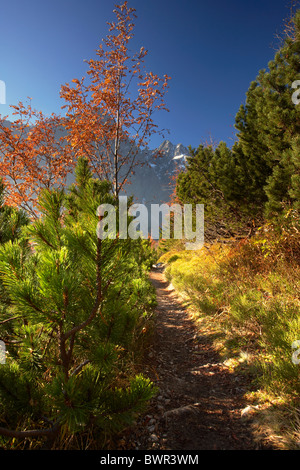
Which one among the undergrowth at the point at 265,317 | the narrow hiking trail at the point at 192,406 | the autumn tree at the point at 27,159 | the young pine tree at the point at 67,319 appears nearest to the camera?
the young pine tree at the point at 67,319

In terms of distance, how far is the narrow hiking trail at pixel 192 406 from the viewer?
5.17 ft

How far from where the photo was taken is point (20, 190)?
3.92 m

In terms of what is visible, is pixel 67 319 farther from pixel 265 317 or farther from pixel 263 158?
pixel 263 158

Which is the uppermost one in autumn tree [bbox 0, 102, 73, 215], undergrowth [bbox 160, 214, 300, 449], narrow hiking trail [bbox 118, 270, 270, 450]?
autumn tree [bbox 0, 102, 73, 215]

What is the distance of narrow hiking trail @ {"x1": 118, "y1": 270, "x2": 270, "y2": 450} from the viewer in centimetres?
158

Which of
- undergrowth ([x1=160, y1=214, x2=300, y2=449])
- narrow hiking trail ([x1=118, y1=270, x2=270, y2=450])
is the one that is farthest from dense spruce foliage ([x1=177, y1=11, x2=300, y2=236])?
narrow hiking trail ([x1=118, y1=270, x2=270, y2=450])

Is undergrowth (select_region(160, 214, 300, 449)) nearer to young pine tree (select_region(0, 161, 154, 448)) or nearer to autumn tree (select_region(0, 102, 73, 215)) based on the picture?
young pine tree (select_region(0, 161, 154, 448))

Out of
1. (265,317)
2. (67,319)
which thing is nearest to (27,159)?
(67,319)

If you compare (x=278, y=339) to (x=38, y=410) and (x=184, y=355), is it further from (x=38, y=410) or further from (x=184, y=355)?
(x=38, y=410)

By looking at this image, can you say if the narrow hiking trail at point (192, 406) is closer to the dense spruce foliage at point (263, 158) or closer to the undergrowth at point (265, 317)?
→ the undergrowth at point (265, 317)

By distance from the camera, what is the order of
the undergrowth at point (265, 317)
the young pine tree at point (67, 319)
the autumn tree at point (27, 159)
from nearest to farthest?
1. the young pine tree at point (67, 319)
2. the undergrowth at point (265, 317)
3. the autumn tree at point (27, 159)

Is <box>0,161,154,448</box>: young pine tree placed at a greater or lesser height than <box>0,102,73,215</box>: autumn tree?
lesser

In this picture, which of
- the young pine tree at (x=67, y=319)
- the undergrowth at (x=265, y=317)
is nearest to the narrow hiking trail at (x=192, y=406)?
the undergrowth at (x=265, y=317)

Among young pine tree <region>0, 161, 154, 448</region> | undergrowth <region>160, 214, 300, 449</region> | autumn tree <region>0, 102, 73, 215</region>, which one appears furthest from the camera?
autumn tree <region>0, 102, 73, 215</region>
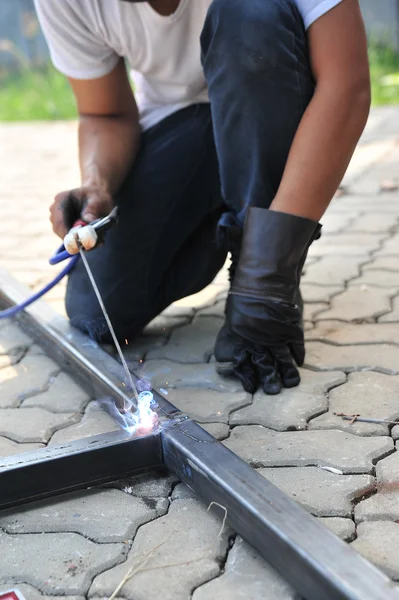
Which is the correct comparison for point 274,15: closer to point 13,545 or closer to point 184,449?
point 184,449

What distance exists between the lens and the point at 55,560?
50.5 inches

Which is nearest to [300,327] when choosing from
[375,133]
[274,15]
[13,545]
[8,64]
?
[274,15]

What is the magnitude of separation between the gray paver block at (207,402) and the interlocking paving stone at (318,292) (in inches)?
24.9

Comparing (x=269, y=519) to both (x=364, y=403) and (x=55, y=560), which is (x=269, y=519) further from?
(x=364, y=403)

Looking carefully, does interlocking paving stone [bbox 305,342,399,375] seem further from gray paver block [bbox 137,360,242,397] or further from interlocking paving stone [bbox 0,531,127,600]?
interlocking paving stone [bbox 0,531,127,600]

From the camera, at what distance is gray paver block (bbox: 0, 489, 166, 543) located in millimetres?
1359

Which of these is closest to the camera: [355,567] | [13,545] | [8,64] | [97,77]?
[355,567]

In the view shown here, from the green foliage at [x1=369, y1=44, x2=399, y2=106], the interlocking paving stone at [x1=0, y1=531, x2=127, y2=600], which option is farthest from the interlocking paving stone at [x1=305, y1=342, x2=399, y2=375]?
the green foliage at [x1=369, y1=44, x2=399, y2=106]

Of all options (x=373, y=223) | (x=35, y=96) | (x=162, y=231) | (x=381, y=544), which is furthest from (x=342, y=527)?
(x=35, y=96)

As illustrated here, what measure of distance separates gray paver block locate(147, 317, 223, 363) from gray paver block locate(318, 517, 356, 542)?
Result: 76 centimetres

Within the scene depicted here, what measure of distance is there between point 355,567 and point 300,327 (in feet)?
2.75

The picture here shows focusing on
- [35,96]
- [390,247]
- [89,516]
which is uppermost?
[89,516]

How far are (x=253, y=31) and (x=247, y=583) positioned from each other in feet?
3.51

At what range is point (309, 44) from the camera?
1.75 metres
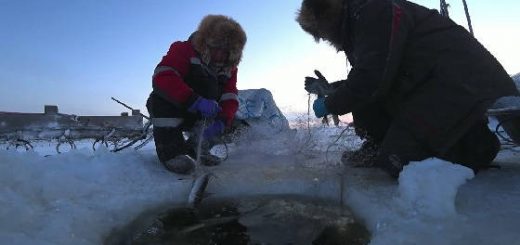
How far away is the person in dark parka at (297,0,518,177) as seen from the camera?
2.42 metres

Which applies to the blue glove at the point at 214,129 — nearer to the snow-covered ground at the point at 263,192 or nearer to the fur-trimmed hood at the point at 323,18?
the snow-covered ground at the point at 263,192

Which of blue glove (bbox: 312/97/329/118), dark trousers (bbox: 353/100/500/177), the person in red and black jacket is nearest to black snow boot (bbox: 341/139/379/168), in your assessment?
dark trousers (bbox: 353/100/500/177)

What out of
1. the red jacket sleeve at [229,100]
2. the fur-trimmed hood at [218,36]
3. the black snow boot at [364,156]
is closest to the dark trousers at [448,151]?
the black snow boot at [364,156]

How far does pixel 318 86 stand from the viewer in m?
3.28

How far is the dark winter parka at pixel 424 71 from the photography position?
2.41m

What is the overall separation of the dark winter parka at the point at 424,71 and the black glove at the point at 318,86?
1.95 feet

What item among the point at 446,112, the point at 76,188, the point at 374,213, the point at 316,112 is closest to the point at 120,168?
the point at 76,188

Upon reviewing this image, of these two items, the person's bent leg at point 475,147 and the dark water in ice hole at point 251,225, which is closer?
the dark water in ice hole at point 251,225

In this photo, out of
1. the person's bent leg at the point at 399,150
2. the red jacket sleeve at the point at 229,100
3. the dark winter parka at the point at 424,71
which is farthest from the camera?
the red jacket sleeve at the point at 229,100

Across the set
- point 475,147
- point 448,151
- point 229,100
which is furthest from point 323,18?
point 229,100

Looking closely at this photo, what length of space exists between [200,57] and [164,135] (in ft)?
2.20

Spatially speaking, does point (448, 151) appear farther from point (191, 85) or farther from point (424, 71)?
point (191, 85)

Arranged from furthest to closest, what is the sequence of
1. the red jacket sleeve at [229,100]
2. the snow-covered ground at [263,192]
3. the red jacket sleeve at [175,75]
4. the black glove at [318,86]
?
the red jacket sleeve at [229,100], the red jacket sleeve at [175,75], the black glove at [318,86], the snow-covered ground at [263,192]

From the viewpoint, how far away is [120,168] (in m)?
3.12
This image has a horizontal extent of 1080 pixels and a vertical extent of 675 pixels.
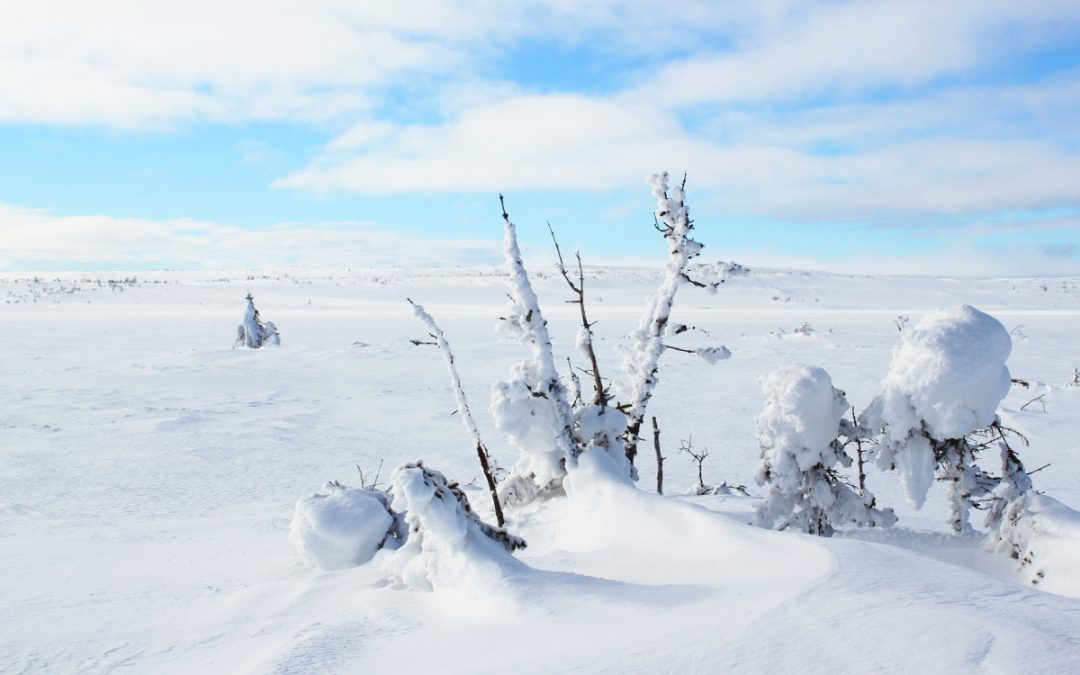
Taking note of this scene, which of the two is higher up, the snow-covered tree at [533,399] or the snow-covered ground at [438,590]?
the snow-covered tree at [533,399]

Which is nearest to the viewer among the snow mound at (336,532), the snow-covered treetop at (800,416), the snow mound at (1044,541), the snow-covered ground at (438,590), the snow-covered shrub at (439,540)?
the snow-covered ground at (438,590)

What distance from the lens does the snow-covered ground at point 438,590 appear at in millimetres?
2207

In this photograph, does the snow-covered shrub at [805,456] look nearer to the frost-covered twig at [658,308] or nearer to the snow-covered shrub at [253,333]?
the frost-covered twig at [658,308]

──────────

Quote the preceding listing precisely and completely, omitting its images.

Which one among the undergrowth at the point at 265,317 | the narrow hiking trail at the point at 192,406 | the autumn tree at the point at 27,159 | the young pine tree at the point at 67,319 appears nearest to the camera?
the young pine tree at the point at 67,319

In terms of distance, how far is the narrow hiking trail at pixel 192 406 from the viewer?
5.17 ft

How far from where the photo was taken is point (20, 190)?
3.92 m

In terms of what is visible, is pixel 67 319 farther from pixel 265 317 or farther from pixel 263 158?
pixel 263 158

Which is the uppermost one in autumn tree [bbox 0, 102, 73, 215], undergrowth [bbox 160, 214, 300, 449], narrow hiking trail [bbox 118, 270, 270, 450]?
autumn tree [bbox 0, 102, 73, 215]

What is the distance of narrow hiking trail @ {"x1": 118, "y1": 270, "x2": 270, "y2": 450} from the viewer in centimetres?
158

Which of
- undergrowth ([x1=160, y1=214, x2=300, y2=449])
- narrow hiking trail ([x1=118, y1=270, x2=270, y2=450])
is the one that is farthest from dense spruce foliage ([x1=177, y1=11, x2=300, y2=236])?
narrow hiking trail ([x1=118, y1=270, x2=270, y2=450])

Is undergrowth (select_region(160, 214, 300, 449)) nearer to young pine tree (select_region(0, 161, 154, 448)) or nearer to autumn tree (select_region(0, 102, 73, 215)) based on the picture?
young pine tree (select_region(0, 161, 154, 448))

Out of
1. (265,317)
2. (67,319)
which thing is nearest to (27,159)?
(67,319)

If you compare (x=278, y=339) to (x=38, y=410) and (x=184, y=355), is it further from (x=38, y=410) or further from (x=184, y=355)?
(x=38, y=410)

By looking at this image, can you say if the narrow hiking trail at point (192, 406) is closer to the dense spruce foliage at point (263, 158) or closer to the undergrowth at point (265, 317)?
→ the undergrowth at point (265, 317)

By distance from the camera, what is the order of
the undergrowth at point (265, 317)
the young pine tree at point (67, 319)
the autumn tree at point (27, 159)
from nearest to farthest?
1. the young pine tree at point (67, 319)
2. the undergrowth at point (265, 317)
3. the autumn tree at point (27, 159)

Is <box>0,161,154,448</box>: young pine tree placed at a greater or lesser height than <box>0,102,73,215</box>: autumn tree?
lesser

In this picture, which of
- the young pine tree at (x=67, y=319)
- the undergrowth at (x=265, y=317)
is nearest to the narrow hiking trail at (x=192, y=406)?
the undergrowth at (x=265, y=317)

Among young pine tree <region>0, 161, 154, 448</region> | undergrowth <region>160, 214, 300, 449</region> | autumn tree <region>0, 102, 73, 215</region>, which one appears furthest from the camera?
autumn tree <region>0, 102, 73, 215</region>
Which is the correct comparison for point 274,15: closer to point 13,545 or closer to point 184,449?
point 184,449

What distance exists between the lens and the point at 55,560?
50.5 inches

Which is nearest to [300,327] when choosing from
[375,133]
[274,15]
[13,545]
[8,64]
?
[274,15]

What is the magnitude of separation between the gray paver block at (207,402) and the interlocking paving stone at (318,292) (in inches)?
24.9

Comparing (x=269, y=519) to both (x=364, y=403) and (x=55, y=560), which is (x=269, y=519) further from?
(x=364, y=403)

Looking carefully, does interlocking paving stone [bbox 305,342,399,375] seem further from gray paver block [bbox 137,360,242,397] or further from interlocking paving stone [bbox 0,531,127,600]?
interlocking paving stone [bbox 0,531,127,600]

From the camera, at what distance is gray paver block (bbox: 0, 489, 166, 543) located in millimetres?
1359

Which of these is closest to the camera: [355,567] | [13,545] | [8,64] | [97,77]?
[355,567]

In the view shown here, from the green foliage at [x1=369, y1=44, x2=399, y2=106], the interlocking paving stone at [x1=0, y1=531, x2=127, y2=600], which option is farthest from the interlocking paving stone at [x1=305, y1=342, x2=399, y2=375]?
the green foliage at [x1=369, y1=44, x2=399, y2=106]

Of all options (x=373, y=223) | (x=35, y=96) | (x=162, y=231) | (x=381, y=544), which is furthest from (x=342, y=527)?
(x=35, y=96)

As illustrated here, what measure of distance separates gray paver block locate(147, 317, 223, 363) from gray paver block locate(318, 517, 356, 542)?
Result: 76 centimetres

Within the scene depicted here, what measure of distance is there between point 355,567 and point 300,327 (in feet)?
2.75

The picture here shows focusing on
- [35,96]
- [390,247]
- [89,516]
which is uppermost?
[89,516]

How far are (x=253, y=31) and (x=247, y=583) positioned from each other in feet?
3.51

At what range is point (309, 44) from the camera?
1.75 metres
How far away is the person in dark parka at (297,0,518,177) as seen from the camera?
2.42 metres

Which applies to the blue glove at the point at 214,129 — nearer to the snow-covered ground at the point at 263,192 or nearer to the fur-trimmed hood at the point at 323,18?
the snow-covered ground at the point at 263,192

Which of blue glove (bbox: 312/97/329/118), dark trousers (bbox: 353/100/500/177), the person in red and black jacket is nearest to black snow boot (bbox: 341/139/379/168), in your assessment?
dark trousers (bbox: 353/100/500/177)

What out of
1. the red jacket sleeve at [229,100]
2. the fur-trimmed hood at [218,36]
3. the black snow boot at [364,156]
is closest to the dark trousers at [448,151]?
the black snow boot at [364,156]

How far does pixel 318 86 stand from the viewer in m?
3.28

How far is the dark winter parka at pixel 424 71 from the photography position?
2.41m

What is the overall separation of the dark winter parka at the point at 424,71 and the black glove at the point at 318,86?
1.95 feet

What item among the point at 446,112, the point at 76,188, the point at 374,213, the point at 316,112 is closest to the point at 120,168?
the point at 76,188

Upon reviewing this image, of these two items, the person's bent leg at point 475,147 and the dark water in ice hole at point 251,225, which is closer?
the dark water in ice hole at point 251,225

In this photo, out of
1. the person's bent leg at the point at 399,150
2. the red jacket sleeve at the point at 229,100
3. the dark winter parka at the point at 424,71
which is farthest from the camera?
the red jacket sleeve at the point at 229,100

Across the set
- point 475,147
- point 448,151
- point 229,100
which is furthest from point 323,18?
point 229,100

Looking closely at this photo, what length of space exists between [200,57] and [164,135] (in ft)?
2.20

Spatially speaking, does point (448, 151) appear farther from point (191, 85) or farther from point (424, 71)?
point (191, 85)

Arranged from furthest to closest, what is the sequence of
1. the red jacket sleeve at [229,100]
2. the snow-covered ground at [263,192]
3. the red jacket sleeve at [175,75]
4. the black glove at [318,86]
?
the red jacket sleeve at [229,100], the red jacket sleeve at [175,75], the black glove at [318,86], the snow-covered ground at [263,192]

From the viewpoint, how far away is [120,168] (in m)?
3.12
This image has a horizontal extent of 1080 pixels and a vertical extent of 675 pixels.
Taking note of this scene, which of the two is higher up, the snow-covered tree at [533,399] or the snow-covered ground at [438,590]?
the snow-covered tree at [533,399]

Which is nearest to the viewer among the snow mound at (336,532), the snow-covered treetop at (800,416), the snow mound at (1044,541), the snow-covered ground at (438,590), the snow-covered shrub at (439,540)?
the snow-covered ground at (438,590)

What distance from the lens does the snow-covered ground at point 438,590 appear at in millimetres?
2207

In this photograph, does the snow-covered shrub at [805,456] look nearer to the frost-covered twig at [658,308] or nearer to the snow-covered shrub at [253,333]?
the frost-covered twig at [658,308]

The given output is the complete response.